*Work instruction*:
For the data below, give the number of lines that include the word "javascript" and nothing else.

[Opening Given information section]

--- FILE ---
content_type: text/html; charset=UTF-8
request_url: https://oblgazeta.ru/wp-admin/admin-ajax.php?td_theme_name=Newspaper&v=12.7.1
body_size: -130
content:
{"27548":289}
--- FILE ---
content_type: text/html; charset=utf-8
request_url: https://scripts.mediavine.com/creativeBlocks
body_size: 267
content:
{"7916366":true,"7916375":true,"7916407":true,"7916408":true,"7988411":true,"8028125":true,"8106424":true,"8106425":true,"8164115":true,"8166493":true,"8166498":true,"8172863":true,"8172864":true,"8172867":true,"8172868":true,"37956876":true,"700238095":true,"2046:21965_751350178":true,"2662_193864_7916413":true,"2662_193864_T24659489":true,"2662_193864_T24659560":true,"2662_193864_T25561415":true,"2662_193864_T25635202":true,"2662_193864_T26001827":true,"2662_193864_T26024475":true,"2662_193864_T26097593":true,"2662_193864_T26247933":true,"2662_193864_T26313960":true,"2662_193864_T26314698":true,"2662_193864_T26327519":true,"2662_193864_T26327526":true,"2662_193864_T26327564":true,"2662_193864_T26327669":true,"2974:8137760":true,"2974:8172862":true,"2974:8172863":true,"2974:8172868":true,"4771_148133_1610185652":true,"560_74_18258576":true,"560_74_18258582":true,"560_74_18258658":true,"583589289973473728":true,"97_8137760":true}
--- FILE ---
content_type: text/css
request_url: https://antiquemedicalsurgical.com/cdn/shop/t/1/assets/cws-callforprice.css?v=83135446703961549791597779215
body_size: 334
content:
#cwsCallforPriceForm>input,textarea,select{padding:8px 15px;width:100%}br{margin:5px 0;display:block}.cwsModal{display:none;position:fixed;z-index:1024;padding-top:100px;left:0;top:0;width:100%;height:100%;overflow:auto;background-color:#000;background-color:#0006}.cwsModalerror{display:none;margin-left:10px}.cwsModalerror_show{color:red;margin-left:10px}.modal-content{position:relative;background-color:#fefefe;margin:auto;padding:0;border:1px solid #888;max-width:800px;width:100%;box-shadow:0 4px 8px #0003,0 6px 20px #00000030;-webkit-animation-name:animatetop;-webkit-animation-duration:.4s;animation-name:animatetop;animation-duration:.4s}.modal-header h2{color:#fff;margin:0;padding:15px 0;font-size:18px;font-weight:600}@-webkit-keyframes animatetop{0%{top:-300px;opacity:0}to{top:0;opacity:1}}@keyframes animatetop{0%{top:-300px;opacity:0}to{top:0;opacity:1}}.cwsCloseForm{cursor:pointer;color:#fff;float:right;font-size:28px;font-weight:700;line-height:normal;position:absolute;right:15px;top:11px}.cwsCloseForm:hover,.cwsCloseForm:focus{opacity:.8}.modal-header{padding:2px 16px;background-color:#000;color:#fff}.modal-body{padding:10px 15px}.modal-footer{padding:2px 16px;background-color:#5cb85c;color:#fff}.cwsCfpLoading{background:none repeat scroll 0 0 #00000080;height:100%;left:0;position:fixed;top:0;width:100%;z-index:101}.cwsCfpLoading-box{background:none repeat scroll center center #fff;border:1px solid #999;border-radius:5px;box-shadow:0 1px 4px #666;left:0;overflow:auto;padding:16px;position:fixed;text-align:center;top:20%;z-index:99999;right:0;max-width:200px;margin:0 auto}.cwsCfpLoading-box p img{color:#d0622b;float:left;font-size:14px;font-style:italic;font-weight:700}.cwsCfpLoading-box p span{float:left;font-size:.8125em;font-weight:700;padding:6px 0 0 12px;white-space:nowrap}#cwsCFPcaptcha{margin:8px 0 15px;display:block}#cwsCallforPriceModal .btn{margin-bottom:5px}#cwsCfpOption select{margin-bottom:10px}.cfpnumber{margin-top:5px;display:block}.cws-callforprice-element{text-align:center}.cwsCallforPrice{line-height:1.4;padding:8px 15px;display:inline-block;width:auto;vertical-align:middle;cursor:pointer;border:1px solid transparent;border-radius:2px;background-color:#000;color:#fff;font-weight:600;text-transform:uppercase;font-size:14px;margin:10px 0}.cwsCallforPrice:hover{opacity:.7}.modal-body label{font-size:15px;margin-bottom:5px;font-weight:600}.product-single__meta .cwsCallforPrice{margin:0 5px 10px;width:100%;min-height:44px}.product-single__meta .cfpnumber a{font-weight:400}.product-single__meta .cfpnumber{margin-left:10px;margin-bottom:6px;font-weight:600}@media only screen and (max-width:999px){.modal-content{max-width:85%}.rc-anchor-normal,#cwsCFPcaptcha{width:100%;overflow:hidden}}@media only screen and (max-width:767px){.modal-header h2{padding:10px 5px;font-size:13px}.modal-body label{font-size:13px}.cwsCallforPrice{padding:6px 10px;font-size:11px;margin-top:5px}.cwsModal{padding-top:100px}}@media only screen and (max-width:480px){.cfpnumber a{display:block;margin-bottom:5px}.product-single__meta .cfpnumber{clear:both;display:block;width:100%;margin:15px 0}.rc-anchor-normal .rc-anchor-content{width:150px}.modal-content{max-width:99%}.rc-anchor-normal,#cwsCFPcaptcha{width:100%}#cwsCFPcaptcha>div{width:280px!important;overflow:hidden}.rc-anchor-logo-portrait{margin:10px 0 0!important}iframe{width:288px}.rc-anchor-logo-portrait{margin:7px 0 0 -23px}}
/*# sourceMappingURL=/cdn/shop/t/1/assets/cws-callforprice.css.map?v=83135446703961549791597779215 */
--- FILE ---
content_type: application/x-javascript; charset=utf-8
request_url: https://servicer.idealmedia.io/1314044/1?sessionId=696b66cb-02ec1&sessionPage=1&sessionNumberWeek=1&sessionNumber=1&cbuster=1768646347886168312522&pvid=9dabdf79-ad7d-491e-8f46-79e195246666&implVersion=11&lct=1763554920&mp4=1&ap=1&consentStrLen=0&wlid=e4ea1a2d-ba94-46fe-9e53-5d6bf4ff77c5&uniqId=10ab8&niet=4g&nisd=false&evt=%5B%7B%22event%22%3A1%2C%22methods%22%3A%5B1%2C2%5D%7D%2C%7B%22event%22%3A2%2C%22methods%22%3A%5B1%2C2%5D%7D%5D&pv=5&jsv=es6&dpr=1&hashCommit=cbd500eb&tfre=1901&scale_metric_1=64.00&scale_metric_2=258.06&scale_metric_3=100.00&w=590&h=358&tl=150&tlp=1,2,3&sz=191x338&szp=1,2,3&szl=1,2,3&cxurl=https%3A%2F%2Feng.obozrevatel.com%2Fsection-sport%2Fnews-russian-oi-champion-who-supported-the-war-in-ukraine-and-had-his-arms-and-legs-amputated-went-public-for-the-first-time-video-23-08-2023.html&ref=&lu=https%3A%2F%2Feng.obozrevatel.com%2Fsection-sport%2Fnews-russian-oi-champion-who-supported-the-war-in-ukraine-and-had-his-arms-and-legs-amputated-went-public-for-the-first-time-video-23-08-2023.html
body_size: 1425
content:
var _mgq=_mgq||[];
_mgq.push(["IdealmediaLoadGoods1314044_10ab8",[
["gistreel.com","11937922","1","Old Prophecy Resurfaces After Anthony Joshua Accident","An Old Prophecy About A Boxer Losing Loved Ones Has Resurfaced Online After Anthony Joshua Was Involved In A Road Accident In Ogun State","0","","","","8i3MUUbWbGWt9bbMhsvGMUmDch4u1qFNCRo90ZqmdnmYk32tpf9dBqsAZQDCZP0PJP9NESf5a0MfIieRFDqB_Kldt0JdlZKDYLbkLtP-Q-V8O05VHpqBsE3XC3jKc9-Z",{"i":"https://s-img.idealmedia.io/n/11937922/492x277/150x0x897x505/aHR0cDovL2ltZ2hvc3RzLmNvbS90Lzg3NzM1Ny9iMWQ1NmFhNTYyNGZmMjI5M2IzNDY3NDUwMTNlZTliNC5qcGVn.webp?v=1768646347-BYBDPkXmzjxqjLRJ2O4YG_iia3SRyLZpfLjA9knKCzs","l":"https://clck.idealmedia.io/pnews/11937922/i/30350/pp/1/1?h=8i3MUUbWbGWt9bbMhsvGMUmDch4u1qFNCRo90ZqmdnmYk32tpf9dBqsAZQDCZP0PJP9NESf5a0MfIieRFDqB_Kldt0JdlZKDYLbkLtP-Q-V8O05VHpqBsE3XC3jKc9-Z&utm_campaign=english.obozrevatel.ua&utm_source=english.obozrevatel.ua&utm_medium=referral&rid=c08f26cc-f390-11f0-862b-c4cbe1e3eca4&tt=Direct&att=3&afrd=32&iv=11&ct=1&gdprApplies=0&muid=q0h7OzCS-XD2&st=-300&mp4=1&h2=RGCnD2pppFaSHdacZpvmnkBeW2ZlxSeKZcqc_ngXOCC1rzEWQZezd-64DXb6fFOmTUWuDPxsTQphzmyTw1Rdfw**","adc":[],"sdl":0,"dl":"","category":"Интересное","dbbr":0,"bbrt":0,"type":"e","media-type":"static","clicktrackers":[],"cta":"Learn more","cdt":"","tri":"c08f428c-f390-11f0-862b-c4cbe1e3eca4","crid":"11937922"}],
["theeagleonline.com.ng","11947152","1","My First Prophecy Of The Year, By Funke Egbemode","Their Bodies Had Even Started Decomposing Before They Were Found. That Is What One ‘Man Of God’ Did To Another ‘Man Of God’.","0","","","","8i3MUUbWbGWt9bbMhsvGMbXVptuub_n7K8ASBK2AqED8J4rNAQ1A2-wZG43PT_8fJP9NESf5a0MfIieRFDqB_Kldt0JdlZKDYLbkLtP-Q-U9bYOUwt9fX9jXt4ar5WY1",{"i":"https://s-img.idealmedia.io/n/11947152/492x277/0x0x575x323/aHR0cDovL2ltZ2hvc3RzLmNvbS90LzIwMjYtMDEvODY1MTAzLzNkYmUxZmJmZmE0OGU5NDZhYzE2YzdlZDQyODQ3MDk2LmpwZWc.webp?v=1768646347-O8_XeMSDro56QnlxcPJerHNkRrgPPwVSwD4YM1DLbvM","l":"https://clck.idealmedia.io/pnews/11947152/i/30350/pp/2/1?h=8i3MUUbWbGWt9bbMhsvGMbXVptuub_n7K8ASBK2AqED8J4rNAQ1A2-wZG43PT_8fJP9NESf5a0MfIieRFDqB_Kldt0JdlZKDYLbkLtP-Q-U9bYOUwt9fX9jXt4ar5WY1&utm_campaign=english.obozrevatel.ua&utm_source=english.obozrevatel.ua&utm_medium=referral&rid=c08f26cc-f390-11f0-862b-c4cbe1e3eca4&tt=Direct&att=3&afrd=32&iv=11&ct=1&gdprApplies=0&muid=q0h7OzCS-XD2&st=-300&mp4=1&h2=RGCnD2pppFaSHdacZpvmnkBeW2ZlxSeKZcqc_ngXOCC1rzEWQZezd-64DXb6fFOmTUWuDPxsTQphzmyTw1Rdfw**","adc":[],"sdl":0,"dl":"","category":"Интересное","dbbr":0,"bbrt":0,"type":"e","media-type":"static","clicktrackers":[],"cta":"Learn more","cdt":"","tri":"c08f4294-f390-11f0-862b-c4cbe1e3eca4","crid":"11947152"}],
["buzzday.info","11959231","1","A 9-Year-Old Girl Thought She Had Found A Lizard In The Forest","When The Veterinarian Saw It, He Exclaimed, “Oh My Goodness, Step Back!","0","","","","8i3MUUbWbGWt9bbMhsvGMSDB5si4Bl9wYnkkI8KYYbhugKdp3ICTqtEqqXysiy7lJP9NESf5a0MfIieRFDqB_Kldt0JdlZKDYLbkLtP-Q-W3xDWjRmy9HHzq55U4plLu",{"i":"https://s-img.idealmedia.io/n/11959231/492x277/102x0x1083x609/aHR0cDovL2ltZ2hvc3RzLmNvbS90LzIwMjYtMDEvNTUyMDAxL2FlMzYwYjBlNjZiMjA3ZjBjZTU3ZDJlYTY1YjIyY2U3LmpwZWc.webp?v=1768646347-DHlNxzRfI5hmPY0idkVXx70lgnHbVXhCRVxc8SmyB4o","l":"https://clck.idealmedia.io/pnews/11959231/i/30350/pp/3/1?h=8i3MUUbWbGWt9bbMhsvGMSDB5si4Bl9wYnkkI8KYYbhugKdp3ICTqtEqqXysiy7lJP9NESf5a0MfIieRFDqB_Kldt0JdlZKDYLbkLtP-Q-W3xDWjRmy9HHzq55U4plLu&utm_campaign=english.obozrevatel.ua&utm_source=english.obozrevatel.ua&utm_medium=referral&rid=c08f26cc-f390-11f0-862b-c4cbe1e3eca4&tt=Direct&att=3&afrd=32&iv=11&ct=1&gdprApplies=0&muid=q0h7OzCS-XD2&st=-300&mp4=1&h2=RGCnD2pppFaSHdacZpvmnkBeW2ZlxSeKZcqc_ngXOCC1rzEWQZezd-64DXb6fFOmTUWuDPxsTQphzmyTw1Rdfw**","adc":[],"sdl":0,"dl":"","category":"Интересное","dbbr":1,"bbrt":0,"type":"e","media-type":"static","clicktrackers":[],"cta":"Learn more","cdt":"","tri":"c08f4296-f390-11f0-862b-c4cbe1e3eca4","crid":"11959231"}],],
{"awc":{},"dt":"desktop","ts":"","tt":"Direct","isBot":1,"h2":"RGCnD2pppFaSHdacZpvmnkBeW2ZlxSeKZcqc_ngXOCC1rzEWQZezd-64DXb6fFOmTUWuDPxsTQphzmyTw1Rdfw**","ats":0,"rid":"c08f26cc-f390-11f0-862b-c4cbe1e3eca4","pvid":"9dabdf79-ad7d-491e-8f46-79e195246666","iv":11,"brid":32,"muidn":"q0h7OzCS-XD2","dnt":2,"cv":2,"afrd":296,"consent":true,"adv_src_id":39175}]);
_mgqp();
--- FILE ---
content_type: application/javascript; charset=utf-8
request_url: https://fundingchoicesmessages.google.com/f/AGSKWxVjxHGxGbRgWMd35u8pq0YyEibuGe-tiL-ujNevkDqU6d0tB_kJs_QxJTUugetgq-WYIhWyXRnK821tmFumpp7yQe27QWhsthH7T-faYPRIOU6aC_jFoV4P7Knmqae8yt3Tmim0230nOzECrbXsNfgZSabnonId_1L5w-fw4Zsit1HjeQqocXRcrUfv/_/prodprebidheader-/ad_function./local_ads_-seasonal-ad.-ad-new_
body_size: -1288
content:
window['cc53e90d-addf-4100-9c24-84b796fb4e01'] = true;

[Closing Given information section]

*Written response*:
2